SOURCE EXCERPT:
"""

Monsanto filed a complaint in U.S. District Court (EDMissouri) against McFarling alleging patent infringement and breach of contract. The District Court granted Monsanto injunctive relief. The Appeals Court affirmed.
9th Circuit Dismisses Appeal in Abada v. Schwab
8/21. The U.S. Court of Appeals (9thCir) issued its opinion [PDF] in Abada v. Charles Schwab, in which the Appeals Court held that it lacks appellate jurisdiction over a District Court order remanding to state court a class action suit alleging that a securities broker misled its customers concerning the capabilities of its on-line investment system.
Background. Charles Schwab is a securities broker that allows its customers to conduct securities transactions over the Internet. Aaron Abada opened an account with Schwab.
Proceedings Below. Abada filed a complaint in California Superior Court against Schwab alleging various stated law claims, including unfair competition in violation of California Business and Professions Code § 17200 by "falsely and inaccurately representing" that it could provide customers with timely access to their accounts when Schwab knew or should have known that it lacked the capacity to do so. He sought class action status on behalf of other online investors with Schwab accounts. Schwab removed the case to federal court pursuant to 28 U.S.C. §§ 1441 and 1446 and the Securities Litigation Uniform Standards Act of 1998 (SLUSA). Abada moved to remand back to the state court, on the grounds that the federal court lacked subject matter jurisdiction. The District Court eventually granted the motion to remand. Schwab brought the present appeal.
Appeals Court. The Appeals Court dismissed the appeal on the grounds that it does not have appellate jurisdiction to review a remand order that is founded on the absence of subject matter jurisdiction.
Arbitration Clause That Bars Punitives Does Not Prevent Award of AT Treble Ds
8/22. The U.S. Court of Appeals (5thCir) issued its revised opinion [PDF] in Investment Partners v. Glamour Shots, holding that an arbitration clause that prevents the award of punitive damages is enforceable, and does not prevent the award of antitrust treble damages. Judge Edith Jones, writing for the three judge panel, opined that "punitive damages are awarded under notoriously open ended legal standards and a broadly defined constitutional limit concerning the amount awarded. Treble damages, however, represent a mere mathematical expansion of the actual damages".
Tech Crime
8/23. Robert Keppel entered a guilty plea to a charge of theft of trade secrets in violation of 18 U.S.C. § 1832(a)(2) in U.S. District Court (WDWash). Keppel sold Microsoft Certified System Engineer (MCSE) and Microsoft Certified Solution Developer (MCSD) exams and answers at his "cheet sheet" web sites. See, USAO release.

"""

DIRECTIVE 1:
Answer these questions using the court news excerpt.
(a) In which court did Abada first file his complaint against Schwab?
(b) Which appeals court issued the revised opinion in Investment Partners v. Glamour Shots?
(c) To what charge did Robert Keppel plead guilty?
DIRECTIVE 2:
Extract the passage of the court news excerpt starting at "9th Circuit Dismisses" and ending at "account with Schwab.".
DIRECTIVE 3:
Continue the court news excerpt from the point where it stops.

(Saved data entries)

"""

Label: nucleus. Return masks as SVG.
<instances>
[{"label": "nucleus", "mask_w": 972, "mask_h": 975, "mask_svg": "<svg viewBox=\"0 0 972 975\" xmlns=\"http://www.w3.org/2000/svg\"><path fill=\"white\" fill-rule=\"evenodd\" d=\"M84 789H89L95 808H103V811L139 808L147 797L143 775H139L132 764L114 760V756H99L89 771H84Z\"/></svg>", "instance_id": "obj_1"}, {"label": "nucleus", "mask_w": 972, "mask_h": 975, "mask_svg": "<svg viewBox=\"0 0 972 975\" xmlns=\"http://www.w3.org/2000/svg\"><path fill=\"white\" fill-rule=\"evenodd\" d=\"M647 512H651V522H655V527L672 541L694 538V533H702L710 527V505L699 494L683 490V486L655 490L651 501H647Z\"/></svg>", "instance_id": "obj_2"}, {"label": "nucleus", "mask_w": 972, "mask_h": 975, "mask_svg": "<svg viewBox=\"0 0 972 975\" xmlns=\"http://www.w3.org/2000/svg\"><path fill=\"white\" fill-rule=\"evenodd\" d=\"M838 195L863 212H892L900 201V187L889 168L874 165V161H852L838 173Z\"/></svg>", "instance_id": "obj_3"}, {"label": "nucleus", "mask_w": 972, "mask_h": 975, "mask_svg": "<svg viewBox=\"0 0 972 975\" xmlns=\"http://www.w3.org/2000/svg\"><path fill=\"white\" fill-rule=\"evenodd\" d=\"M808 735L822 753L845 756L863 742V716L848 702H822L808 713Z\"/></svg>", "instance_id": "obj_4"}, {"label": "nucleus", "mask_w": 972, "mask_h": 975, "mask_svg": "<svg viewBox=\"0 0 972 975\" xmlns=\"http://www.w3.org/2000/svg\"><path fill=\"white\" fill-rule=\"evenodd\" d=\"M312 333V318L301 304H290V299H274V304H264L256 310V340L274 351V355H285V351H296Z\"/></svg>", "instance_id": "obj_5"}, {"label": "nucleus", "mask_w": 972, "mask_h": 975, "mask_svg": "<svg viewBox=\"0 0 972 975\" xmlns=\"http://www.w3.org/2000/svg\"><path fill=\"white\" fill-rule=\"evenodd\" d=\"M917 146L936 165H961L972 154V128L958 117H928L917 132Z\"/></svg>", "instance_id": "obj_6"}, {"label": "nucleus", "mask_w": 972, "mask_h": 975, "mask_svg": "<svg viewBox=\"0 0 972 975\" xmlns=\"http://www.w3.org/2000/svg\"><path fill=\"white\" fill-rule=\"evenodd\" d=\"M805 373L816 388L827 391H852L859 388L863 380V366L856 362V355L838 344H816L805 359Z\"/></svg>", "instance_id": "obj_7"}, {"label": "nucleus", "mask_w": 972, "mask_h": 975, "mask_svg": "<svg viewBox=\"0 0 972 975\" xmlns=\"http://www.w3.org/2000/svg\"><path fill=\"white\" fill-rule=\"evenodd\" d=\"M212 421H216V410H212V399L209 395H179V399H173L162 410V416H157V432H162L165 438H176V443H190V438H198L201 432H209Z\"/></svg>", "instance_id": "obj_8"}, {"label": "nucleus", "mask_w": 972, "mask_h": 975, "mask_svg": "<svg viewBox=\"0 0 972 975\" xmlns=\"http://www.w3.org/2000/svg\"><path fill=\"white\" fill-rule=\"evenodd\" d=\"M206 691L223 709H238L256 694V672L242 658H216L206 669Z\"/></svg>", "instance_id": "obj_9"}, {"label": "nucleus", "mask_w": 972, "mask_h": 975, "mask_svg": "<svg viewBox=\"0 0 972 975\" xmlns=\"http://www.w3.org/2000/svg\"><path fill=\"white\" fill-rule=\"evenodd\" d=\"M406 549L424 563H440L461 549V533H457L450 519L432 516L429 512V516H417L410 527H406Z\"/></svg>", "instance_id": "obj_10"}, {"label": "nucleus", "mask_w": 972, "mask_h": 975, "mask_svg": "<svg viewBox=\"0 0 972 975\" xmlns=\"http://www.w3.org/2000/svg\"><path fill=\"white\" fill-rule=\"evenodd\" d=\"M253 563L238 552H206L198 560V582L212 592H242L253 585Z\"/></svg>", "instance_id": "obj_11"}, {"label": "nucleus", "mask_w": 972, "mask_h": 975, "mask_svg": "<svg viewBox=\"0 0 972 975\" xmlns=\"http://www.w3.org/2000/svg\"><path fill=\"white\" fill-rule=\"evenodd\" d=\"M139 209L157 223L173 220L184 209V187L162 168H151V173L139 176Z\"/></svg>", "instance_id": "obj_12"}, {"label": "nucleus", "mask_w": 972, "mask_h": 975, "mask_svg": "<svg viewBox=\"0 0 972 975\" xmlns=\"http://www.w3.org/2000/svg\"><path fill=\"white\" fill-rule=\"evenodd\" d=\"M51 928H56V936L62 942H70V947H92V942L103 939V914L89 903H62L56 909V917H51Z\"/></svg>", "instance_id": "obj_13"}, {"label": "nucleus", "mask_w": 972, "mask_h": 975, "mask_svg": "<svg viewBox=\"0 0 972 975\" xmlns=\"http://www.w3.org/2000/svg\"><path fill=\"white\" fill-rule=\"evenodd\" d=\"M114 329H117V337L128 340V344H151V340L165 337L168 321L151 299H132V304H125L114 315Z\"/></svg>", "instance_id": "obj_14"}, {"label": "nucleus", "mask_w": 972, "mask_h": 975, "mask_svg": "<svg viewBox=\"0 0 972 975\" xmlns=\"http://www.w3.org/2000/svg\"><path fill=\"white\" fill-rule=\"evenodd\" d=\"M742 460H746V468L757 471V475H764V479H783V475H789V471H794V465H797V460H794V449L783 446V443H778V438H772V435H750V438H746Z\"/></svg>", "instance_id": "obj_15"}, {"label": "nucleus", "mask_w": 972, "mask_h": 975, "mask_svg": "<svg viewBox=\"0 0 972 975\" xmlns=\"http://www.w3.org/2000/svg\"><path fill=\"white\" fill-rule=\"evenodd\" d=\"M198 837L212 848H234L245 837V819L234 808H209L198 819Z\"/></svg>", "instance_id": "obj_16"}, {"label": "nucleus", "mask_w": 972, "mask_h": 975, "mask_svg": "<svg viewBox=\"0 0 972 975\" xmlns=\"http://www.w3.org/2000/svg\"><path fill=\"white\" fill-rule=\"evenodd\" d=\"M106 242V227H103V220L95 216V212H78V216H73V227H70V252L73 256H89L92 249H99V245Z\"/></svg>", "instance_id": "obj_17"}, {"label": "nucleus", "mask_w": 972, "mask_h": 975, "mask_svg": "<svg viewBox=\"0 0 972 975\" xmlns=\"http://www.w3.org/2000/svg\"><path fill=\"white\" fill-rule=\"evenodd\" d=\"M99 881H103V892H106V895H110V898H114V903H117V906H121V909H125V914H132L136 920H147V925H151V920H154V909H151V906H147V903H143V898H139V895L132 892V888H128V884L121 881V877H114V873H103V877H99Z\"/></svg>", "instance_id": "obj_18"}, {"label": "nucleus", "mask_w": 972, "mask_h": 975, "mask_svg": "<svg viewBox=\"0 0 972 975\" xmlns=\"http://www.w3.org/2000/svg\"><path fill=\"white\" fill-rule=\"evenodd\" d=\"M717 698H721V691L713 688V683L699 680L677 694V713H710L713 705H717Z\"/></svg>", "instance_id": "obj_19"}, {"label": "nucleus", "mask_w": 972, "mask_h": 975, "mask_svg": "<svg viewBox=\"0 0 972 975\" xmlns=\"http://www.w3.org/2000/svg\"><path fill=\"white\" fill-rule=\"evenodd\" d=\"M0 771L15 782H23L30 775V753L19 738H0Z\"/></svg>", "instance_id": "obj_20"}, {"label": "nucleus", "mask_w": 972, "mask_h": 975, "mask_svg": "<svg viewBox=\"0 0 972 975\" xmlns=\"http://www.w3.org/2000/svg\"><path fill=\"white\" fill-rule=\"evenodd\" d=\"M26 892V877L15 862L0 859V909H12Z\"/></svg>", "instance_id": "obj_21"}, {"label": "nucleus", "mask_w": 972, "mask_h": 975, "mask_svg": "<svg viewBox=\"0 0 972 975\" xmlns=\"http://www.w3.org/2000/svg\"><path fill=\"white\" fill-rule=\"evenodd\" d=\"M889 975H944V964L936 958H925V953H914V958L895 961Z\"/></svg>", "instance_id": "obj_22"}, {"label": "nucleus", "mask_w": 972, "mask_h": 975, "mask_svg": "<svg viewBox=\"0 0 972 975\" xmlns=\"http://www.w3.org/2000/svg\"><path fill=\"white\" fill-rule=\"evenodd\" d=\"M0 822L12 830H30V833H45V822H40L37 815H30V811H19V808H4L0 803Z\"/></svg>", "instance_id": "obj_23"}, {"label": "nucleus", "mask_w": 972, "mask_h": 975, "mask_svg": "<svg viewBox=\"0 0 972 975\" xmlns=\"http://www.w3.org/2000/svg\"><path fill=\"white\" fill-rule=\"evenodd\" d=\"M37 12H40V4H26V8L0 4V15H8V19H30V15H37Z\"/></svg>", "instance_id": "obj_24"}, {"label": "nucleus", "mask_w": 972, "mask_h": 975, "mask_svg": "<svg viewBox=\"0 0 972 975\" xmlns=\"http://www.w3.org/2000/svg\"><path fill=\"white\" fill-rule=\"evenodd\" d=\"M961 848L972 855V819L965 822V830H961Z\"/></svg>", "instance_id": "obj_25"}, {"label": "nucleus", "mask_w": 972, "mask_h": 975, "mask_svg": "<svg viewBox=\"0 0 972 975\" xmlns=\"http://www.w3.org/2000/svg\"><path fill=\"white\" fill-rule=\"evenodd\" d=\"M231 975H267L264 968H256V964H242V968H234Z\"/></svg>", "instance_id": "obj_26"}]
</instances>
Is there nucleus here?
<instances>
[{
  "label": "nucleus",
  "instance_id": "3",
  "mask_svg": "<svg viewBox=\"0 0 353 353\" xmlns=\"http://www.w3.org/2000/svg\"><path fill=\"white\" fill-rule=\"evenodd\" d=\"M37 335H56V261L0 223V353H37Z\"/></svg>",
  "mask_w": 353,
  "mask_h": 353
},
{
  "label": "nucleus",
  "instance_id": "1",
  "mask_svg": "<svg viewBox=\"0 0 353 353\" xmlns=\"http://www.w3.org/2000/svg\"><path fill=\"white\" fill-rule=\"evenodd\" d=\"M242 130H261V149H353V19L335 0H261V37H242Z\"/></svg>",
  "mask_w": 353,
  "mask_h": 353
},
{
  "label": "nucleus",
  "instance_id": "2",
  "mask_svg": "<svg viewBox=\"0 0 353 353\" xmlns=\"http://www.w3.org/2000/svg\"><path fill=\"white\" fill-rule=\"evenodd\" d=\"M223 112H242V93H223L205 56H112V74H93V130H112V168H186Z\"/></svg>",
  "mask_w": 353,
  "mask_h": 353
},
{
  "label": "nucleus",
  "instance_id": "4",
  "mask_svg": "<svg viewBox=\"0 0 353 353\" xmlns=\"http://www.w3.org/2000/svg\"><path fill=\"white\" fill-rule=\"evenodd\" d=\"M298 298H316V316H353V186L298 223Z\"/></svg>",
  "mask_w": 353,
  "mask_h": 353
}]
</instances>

"""

ANSWER 1:
(a) California Superior Court.
(b) The U.S. Court of Appeals (5th Circuit).
(c) Theft of trade secrets in violation of 18 U.S.C. § 1832(a)(2).

ANSWER 2:
9th Circuit Dismisses Appeal in Abada v. Schwab
8/21. The U.S. Court of Appeals (9thCir) issued its opinion [PDF] in Abada v. Charles Schwab, in which the Appeals Court held that it lacks appellate jurisdiction over a District Court order remanding to state court a class action suit alleging that a securities broker misled its customers concerning the capabilities of its on-line investment system.
Background. Charles Schwab is a securities broker that allows its customers to conduct securities transactions over the Internet. Aaron Abada opened an account with Schwab.

ANSWER 3:
8/23. The U.S. District Court (NDCal) sentenced Chan Desaigoudar to 30 months in prison for insider trading in violation of 15 U.S.C. §§ 78j(b) and 78ff(a). Desaigoudar, a former CEO of California Micro Devices, was originally charged in an eight count indictment with conspiracy to commit securities fraud, two counts of securities fraud, false statements, wire fraud and insider trading, in connection with revenue recognition fraud at Cal Micro during 1994. See, USAO release.
8/23. The U.S. District Court (EDCal) sentenced Brannon Marlon to thirty months in prison for mail fraud in connection with a scheme to fraudulently obtain computer services and products. He obtained computer products and services valued at over $1.8 Million on credit by submitting fraudulent credit applications and making other false representations. He then resold some of these items. See, USAO release [PDF].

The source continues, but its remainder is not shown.